9.2.3 Example: Confidence Intervals for the Ratio of Two Quantiles

  • Suppose we have data from two groups \[\begin{eqnarray} && \textrm{Group 1: } X_{1}, \ldots, X_{n} \sim F_{X} \nonumber \\ && \textrm{Group 2: } Y_{1}, \ldots, Y_{n} \sim F_{Y} \nonumber \end{eqnarray}\]

  • The pth quantile for group 1 is defined as \(\theta_{p1} = F_{X}^{-1}(p)\).
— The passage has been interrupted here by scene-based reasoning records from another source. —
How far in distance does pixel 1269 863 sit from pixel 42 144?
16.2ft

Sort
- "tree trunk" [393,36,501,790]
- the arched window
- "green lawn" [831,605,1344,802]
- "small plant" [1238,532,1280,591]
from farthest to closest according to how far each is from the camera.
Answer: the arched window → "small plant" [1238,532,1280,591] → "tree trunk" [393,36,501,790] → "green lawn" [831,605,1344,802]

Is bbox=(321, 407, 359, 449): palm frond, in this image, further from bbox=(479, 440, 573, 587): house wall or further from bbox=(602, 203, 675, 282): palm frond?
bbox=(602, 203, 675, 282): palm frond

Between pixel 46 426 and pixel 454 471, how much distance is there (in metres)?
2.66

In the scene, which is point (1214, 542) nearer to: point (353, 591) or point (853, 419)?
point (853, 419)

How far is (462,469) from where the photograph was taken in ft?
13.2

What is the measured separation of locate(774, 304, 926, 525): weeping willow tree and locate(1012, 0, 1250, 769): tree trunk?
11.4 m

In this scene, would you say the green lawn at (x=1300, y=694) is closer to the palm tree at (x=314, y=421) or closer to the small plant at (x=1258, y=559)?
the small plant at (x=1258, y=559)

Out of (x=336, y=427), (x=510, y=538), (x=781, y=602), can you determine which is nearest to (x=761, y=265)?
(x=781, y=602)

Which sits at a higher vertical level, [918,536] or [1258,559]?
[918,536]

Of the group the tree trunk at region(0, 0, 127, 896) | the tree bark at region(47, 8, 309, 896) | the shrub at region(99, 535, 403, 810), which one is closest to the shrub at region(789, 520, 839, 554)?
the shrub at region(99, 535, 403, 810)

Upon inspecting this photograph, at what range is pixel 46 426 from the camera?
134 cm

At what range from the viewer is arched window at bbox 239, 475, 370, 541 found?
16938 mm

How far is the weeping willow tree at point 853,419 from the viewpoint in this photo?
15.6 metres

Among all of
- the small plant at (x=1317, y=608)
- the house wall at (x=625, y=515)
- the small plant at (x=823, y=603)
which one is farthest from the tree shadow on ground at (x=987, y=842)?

In other words, if \(F_{X}\) is continuous then \[\begin{equation} P(X_{i} \leq \theta_{p1}) = F_{X}(F_{X}^{-1}(p)) = p \nonumber \end{equation}\]

  • Likewise, the pth quantile for group 2 is defined as \(\theta_{p2} = F_{Y}^{-1}(p)\)

  • Suppose we are interested in estimating and constructing a confidence for the following parameter \[\begin{equation} \eta = \frac{ \theta_{p1}}{ \theta_{p2} } \nonumber \end{equation}\]


  • We will let \(\hat{\theta}_{p1}\) denote the pth sample quantile from \((X_{1}, \ldots, X_{n})\) and let \(\hat{\theta}_{p2}\) denote the pth sample quantile from \((Y_{1}, \ldots, Y_{n})\).

  • We will estimate \(\eta\) with the ratio of the sample quantiles \[\begin{equation} \hat{\eta} = \frac{ \hat{\theta}_{p1} }{ \hat{\theta}_{p2} } \nonumber \end{equation}\]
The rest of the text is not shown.